In contrast, women over 50 who received hormone replacement therapy appeared biologically younger than those who did not. Among women who smoke, the “age difference” increased with lifetime cigarette use, indicating that smoking accelerates aging in this group.
“Against the backdrop of current research on the aging effects of smoking, hormone replacement therapy, or trisomy 21, all of these results are plausible and confirm the validity of our bioage score,” Bürkle explains.
A step toward a new kind of preventive medicine
The team also used the bioage score to identify biomarkers tied specifically to biological age rather than chronological age. These included common clinical measures related to bone health, fat metabolism, and immune function: 25-hydroxy-Vitamin D, HDL (High-Density Lipoprotein), and the proportion of T helper cells among leukocytes (CD3+CD4+/CD45+ ratio).

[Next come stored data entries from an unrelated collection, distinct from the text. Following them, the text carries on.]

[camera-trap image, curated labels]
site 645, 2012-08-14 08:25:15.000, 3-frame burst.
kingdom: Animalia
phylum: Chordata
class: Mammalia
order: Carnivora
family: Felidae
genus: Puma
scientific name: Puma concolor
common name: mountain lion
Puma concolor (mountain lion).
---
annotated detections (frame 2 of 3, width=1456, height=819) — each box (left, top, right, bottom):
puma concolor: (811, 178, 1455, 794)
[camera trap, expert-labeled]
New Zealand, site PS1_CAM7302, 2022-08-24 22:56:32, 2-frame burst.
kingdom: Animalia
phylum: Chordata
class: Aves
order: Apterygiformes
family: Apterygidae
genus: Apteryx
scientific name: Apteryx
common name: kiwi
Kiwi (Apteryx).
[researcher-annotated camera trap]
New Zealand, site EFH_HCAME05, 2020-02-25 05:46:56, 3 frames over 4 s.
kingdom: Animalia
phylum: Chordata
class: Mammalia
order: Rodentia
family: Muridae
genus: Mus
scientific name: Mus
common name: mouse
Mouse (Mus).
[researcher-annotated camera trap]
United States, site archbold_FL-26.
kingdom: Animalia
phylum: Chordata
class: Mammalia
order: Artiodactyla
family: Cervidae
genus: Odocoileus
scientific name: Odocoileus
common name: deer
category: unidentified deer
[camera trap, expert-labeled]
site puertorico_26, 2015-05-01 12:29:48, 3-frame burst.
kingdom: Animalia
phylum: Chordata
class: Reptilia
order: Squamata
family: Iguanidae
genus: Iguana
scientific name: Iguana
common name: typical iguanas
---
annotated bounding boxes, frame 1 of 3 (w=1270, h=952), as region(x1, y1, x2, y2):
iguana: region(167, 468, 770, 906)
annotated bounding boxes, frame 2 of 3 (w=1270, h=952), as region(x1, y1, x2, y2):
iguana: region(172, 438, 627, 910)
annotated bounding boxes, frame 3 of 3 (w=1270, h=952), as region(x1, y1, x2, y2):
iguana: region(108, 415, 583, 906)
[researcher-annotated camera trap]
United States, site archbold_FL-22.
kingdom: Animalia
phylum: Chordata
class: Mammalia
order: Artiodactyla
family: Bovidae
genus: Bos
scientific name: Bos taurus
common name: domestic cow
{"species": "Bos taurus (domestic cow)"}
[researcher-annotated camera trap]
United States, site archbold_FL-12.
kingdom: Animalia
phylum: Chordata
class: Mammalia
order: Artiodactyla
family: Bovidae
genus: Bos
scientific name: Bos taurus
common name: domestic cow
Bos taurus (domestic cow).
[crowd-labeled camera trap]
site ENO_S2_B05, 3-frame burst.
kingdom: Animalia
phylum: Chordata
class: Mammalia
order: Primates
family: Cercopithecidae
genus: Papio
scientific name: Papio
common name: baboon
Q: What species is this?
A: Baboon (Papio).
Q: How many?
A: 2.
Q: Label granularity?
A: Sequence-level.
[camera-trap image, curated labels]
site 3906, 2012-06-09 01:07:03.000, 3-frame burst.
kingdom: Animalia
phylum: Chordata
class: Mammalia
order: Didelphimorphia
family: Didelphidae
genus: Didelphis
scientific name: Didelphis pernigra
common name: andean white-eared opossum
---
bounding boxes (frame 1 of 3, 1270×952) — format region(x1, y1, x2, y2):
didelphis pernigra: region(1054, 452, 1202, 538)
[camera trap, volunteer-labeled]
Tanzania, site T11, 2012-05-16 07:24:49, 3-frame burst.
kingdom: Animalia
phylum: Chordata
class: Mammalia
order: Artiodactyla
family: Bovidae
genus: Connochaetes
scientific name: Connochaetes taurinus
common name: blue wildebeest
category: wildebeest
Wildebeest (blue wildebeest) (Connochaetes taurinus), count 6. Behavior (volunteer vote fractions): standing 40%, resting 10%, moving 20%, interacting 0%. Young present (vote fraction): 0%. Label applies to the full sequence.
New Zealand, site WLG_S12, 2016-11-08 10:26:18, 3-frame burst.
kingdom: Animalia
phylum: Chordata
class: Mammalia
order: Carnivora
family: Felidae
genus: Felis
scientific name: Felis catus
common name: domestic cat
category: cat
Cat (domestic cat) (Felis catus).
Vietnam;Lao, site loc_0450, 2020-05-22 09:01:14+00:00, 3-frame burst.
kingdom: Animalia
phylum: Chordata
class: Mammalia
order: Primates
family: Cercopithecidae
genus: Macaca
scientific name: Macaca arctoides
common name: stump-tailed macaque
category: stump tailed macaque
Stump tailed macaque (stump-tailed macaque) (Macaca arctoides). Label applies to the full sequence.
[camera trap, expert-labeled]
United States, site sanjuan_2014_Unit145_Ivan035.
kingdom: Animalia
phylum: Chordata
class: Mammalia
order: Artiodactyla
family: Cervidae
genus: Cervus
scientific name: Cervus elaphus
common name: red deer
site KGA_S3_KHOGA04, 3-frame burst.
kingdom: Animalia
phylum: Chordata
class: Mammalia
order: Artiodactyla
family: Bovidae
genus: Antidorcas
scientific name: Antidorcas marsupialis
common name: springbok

People with a younger biological age were more likely to have these values within ranges considered healthy, suggesting these markers may directly influence the aging process.
Overall, the study advances how biological age can be measured and applied. “Reliable biomarkers for biological aging provide key tools for tracking the aging process – even in healthy individuals – as well as for identifying people who have a higher risk of developing an age-related illness or physical impairment. This could open doors for new approaches to individualized preventive medicine,” Bürkle concludes.
Reference: “Biologically Younger Individuals, as Identified by MARK-AGE Biological Age Scores, Display a Distinct Favourable Blood Chemistry Profile Regardless of Age” by María Moreno-Villanueva, Michael Junk, Grażyna Mosieniak, Ewa Sikora, Miriam Capri, Paolo Garagnani, Chiara Pirazzini, Nicolle Breusing, Jürgen Bernhardt, Christiane Schön, María Blasco, Gerben Zondag, Florence Debacq-Chainiaux, Beatrix Grubeck-Loebenstein, Birgit Weinberger, Simone Fiegl, Eugenio Mocchegiani, Marco Malavolta, Robertina Giacconi, Francesco Piacenza, Sebastiano Collino, Efstathios S. Gonos, Daniela Gradinaru, Martijn E. T. Dollé, Eugène Jansen, Michel Salmon, Peter Kristensen, Helen Griffiths, Claude Libert, Valerie Vanhooren, Andreas Simm, Duncan Talbot, Paola Caiafa, Maria Giulia Bacalini, Michele Zampieri, Bertrand Friguet, Isabelle Petropoulos, P. Eline Slagboom, Rudi Westendorp, Antti Hervonnen, Mikko Hurme, Richard Aspinall, Sheila Govind, Daniela Weber, Wolfgang Stuetz, Jan H. J. Hoeijmakers, Iuliia Gavriushina, Oliver R. Sampson, Gastone Castellani, Michael R. Berthold, Tilman Grune, Claudio Franceschi and Alexander Bürkle, 13 March 2026, Aging Cell.
DOI: 10.1111/acel.70437
Project funding to the tune of 12 million euros was provided through the seventh framework program of the European Community (FP7).